Today, particularly in Britain and America, where criminal justice scholarship is marked by a curious and in my view unproductive division of labour between criminologists, criminal lawyers and students of the criminal process and punishment, criminal law scholars have trained their focus on the substance of criminal law (supplemented to some extent by the law of evidence), diverting attention away from the consequences of pre-trial practices to the patterns of responsibilisation as realised in criminalisation practices as a whole. Among other things, this has led to an under-developed legal debate about the consequences of even formal pre-trial developments which are based on or invite character-based responsibility attributions—some of them distinctly of the overall rather than the cautious variety.
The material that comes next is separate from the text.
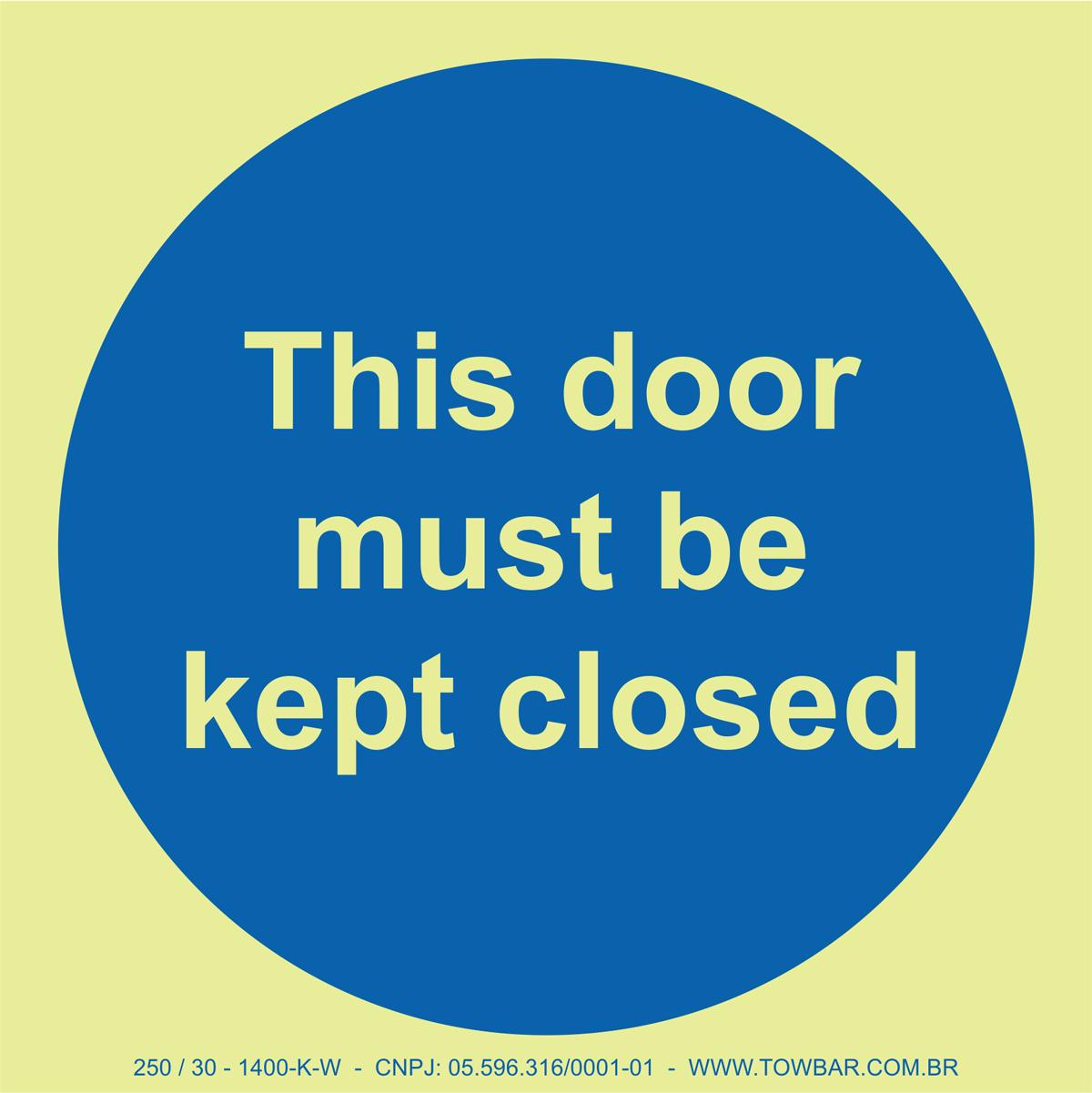 This Door Must be Kept Closed  - Towbar Sinalização de Segurança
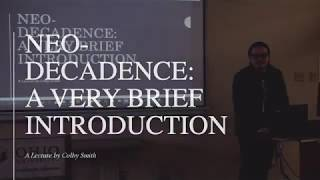 Neo-Decadence: A Lecture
Perhaps the most obvious example here would be the creation in both the UK and US of sex offender or paedophile registers which in effect mark out a certain group of people as presumptively criminal in character.20 Another would be various anti-terrorism laws and detention practices on both sides of the Atlantic which use nationality or citizenship as rules of thumb for potential terrorist criminality.21 A further instance is the diffusion of preventive detention for those suspected of involvement in terrorism—the links here with crude assumptions about character all too evident in the U.S. Vice President Dick Cheney’s recent comment; ‘The important thing here to understand is that the people that are at Guantánamo are bad people’.22 In England, there is also the amazing survival of the (female-)gender-specific status, ‘common prostitute’ (Lacey et al., 2003, Chapter 5.III.b). Beyond this, the rapid advance of genetic technology opens up the real possibility of a pre-trial criminal process significantly shaped by genetically based assumptions as to character in the sense of likelihood of engaging in criminal conduct. In the face of this genetic revolution, the principles of responsibility so central to criminal law doctrine may quickly become marginal unless vigorously defended in the context of an understanding of the potential relevance of DNA evidence to traditional practices of legal responsibility-attribution.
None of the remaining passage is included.